The gentleman picked the lady up and they headed to the river
to his fishing boat and started out on their adventure.
They were riding along, when they came upon a fork in the river
and the gentleman asked, "Do you want to go up or down?"
All of a sudden, the lady stripped off her shirt and pants
and made mad passionate love to the man right there in the boat.
When they finished, the man couldn't believe what had just
happened, but he had experienced the best sex that he'd had in
years.
They fished for a while and then continued riding along, when
soon they came upon another fork in the river. He asked the lady,
"Do
you
want to go up or down?" There she went again, stripping off her
clothes
to
make wild, passionate love to him again. This really impressed the
old
gentleman, so he asked her to go fishing again the next day.

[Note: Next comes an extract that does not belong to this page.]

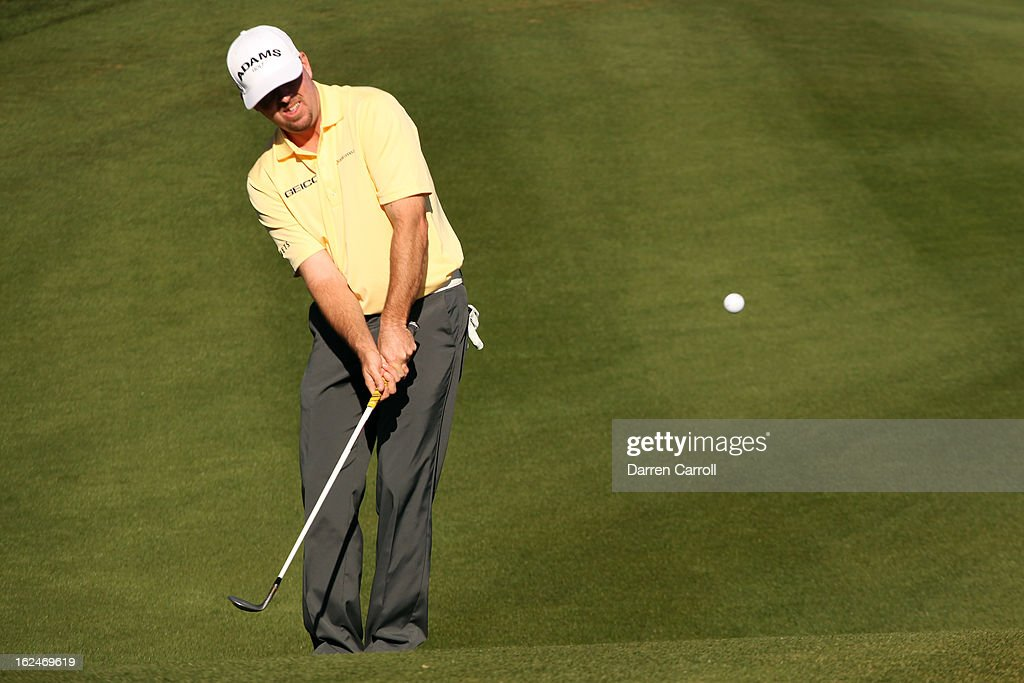 Robert Garrigus hits a chip shot on the 16th hole during the quarterfinal round of the World Golf Championships - Accenture Match Play at the Golf Club at Dove Mountain on February 23, 2013 in Marana, Arizona.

She said yes, and so there they were the next day riding in the
boat, when they came upon the fork in the river. The gentleman
asked,
"Well, do you want to go up or down?"
The woman replied, "Down."
A little puzzled, the gentleman drove the boat down the river,
when he came upon another fork. He asked the lady,
"Do you want to go up or down?"
She replied, "Up."
This really confused the gentleman, so he asked "What's the deal?
Yesterday, every time I asked you if you wanted to go up or down,
you made passionate love to me. Now today, nothing."
She replied, "Well, yesterday I didn't have my hearing aid in,
and I thought you were saying, 'F*ck or drown!'"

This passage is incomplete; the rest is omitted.